+++ RECORDS SUPPLIED

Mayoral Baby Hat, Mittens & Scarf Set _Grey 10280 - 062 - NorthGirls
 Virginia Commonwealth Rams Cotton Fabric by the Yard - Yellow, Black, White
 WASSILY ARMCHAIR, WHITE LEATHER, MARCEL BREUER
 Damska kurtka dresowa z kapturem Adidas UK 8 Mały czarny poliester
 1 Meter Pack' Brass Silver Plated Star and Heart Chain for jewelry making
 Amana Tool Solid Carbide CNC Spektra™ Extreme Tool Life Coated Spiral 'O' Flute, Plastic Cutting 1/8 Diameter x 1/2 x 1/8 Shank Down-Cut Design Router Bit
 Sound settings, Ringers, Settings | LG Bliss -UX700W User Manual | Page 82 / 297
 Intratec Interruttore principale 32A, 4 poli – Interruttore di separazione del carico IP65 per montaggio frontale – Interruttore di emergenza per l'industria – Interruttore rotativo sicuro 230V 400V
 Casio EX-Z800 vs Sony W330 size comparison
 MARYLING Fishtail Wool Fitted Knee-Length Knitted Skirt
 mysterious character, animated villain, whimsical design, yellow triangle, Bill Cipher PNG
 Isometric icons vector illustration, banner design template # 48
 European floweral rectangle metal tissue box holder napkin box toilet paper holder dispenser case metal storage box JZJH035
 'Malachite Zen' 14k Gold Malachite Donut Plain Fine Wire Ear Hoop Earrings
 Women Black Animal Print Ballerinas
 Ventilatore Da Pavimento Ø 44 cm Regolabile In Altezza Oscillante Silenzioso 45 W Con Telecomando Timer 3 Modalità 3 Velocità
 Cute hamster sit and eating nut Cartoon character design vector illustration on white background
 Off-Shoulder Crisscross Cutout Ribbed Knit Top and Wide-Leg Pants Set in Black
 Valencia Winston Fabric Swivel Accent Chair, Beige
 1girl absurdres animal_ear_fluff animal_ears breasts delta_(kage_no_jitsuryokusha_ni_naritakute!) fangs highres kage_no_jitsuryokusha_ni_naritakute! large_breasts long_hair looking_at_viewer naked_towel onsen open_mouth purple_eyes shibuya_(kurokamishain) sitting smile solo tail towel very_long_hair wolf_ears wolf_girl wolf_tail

++++++

#### ACTION ITEM
Please count the entries above that contain the word "illustration" and give only that number.

#### ANSWER FOR THE TASK
2